**QUOTED PASSAGE:**
┄┄┄┄┄┄┄┄┄┄┄┄┄┄┄┄┄┄┄┄
KANSAS CITY, Mo. — Three people dead in Boston. Patrick Farnan of Weston, Mo., can only think of another bombing and three soldiers dead.
“When he was killed, there were two others killed with him,” says Patrick.
Patrick and his wife lost their son, Private First Class Colby Farnan, to a roadside bomb in Iraq in 2005. There’s so much pain with that memory, but also some relief because not long ago, Patrick was asking himself when his son died.
Much of Patrick’s memory was wiped out in October when a motorcyle crash left him with a traumatic brain injury and multiple fractures.
“There’s a lot of times I wanted to quit. There’s a lot of times I wanted to die,” says Patrick.
Several months in hospitals were followed by several months in therapy at the Rehabilitation Institute of Kansas City or RIKC.
Patrick learned to walk again.
“The first time they said ‘put your heel to your toe’, I’m like what?” he recalls.
He learned to make new connections in the brain. He says it’s amazing the things a person can relearn. It’s what Patrick wants the injured in the Boston bombing to know as they enter rehab. He wants them to feel what he felt — all the prayers and positive thoughts from countless people.
“You cannot let them down. You cannot. You cannot. It’s just not a choice,” he says.
Patrick says the son he lost to an enemy bomb came to him somehow after he was injured and told him, “You’ll be fine”.
┄┄┄┄┄┄┄┄┄┄┄┄┄┄┄┄┄┄┄┄
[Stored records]
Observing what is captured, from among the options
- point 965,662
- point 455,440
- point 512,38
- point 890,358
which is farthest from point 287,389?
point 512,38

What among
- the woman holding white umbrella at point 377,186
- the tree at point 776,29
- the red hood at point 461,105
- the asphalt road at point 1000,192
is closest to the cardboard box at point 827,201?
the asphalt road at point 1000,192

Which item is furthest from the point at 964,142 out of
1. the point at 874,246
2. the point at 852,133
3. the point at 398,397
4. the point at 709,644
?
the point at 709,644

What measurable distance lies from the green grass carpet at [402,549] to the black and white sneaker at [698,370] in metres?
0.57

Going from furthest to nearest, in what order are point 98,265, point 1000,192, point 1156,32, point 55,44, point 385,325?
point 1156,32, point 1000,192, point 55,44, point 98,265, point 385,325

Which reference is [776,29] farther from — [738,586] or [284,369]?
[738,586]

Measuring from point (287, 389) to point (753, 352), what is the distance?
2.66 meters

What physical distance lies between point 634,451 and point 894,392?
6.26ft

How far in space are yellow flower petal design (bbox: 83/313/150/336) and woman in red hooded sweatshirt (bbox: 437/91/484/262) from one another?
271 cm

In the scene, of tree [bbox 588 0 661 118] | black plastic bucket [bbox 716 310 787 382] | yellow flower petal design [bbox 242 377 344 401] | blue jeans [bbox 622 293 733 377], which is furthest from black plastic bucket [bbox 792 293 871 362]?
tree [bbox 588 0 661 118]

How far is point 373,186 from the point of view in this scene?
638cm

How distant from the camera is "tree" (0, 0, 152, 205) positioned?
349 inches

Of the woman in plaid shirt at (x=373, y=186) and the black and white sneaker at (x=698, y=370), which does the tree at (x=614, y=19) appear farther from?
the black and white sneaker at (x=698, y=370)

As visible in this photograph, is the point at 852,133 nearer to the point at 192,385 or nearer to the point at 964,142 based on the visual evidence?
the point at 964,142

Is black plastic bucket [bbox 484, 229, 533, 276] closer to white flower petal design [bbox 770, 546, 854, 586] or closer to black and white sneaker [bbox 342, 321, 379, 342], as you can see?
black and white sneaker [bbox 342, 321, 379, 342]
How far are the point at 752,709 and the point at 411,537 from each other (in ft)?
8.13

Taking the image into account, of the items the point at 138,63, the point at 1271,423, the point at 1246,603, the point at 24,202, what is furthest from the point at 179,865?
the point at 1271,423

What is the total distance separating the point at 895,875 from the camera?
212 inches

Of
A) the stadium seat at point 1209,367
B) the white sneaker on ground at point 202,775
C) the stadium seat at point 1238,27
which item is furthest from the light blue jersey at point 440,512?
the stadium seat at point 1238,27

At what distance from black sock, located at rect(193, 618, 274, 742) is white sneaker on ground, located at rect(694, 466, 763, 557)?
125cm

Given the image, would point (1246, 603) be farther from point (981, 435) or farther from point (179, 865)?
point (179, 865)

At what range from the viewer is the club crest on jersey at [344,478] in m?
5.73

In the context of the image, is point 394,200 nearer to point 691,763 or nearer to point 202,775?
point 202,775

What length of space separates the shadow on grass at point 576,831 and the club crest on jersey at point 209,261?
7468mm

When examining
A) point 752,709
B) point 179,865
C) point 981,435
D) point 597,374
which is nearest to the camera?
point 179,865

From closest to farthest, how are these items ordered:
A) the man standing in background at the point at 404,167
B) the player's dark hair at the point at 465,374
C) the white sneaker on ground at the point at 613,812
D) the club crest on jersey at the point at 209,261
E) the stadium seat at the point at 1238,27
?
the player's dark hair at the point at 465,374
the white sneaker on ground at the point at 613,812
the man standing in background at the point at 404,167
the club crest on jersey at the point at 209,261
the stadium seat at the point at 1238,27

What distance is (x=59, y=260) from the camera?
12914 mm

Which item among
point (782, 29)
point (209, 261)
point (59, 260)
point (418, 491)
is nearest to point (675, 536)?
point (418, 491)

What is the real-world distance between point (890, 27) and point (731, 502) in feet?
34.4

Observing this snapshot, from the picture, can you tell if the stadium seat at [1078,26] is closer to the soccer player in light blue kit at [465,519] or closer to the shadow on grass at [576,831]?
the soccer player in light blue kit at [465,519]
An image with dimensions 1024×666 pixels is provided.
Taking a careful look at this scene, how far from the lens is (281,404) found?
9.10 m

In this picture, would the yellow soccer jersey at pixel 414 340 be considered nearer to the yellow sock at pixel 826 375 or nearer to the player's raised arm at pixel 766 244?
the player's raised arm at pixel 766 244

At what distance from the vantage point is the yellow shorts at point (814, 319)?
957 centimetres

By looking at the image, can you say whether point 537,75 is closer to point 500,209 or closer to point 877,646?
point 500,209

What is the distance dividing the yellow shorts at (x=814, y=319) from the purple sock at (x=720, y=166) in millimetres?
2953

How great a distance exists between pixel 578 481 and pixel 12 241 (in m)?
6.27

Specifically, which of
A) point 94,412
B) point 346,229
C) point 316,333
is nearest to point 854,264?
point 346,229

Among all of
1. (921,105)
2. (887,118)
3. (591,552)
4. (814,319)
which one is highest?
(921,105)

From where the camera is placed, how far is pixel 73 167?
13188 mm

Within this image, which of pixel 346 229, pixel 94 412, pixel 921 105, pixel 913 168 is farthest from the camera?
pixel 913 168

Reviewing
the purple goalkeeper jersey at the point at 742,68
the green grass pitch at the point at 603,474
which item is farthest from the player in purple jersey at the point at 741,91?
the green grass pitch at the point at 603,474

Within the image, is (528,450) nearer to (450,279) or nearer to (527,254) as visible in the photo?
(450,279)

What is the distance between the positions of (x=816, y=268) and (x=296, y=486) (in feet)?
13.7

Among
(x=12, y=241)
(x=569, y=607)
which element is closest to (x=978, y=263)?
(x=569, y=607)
┄┄┄┄┄┄┄┄┄┄┄┄┄┄┄┄┄┄┄┄
**EXERCISE TASKS:**
**a.** Answer these questions from the news story about Patrick Farnan:
(i) Where and in what year was Colby Farnan killed?
(ii) What injuries did Patrick Farnan suffer in the October motorcycle crash?
(iii) Where did Patrick Farnan do his therapy?
**b.** Transcribe the part of the news story about Patrick Farnan starting with "He learned to" and going on through "from countless people.".

**WRITTEN ANSWERS:**
**a.**
(i) In Iraq, in 2005.
(ii) A traumatic brain injury and multiple fractures.
(iii) At the Rehabilitation Institute of Kansas City (RIKC).

**b.**
He learned to make new connections in the brain. He says it’s amazing the things a person can relearn. It’s what Patrick wants the injured in the Boston bombing to know as they enter rehab. He wants them to feel what he felt — all the prayers and positive thoughts from countless people.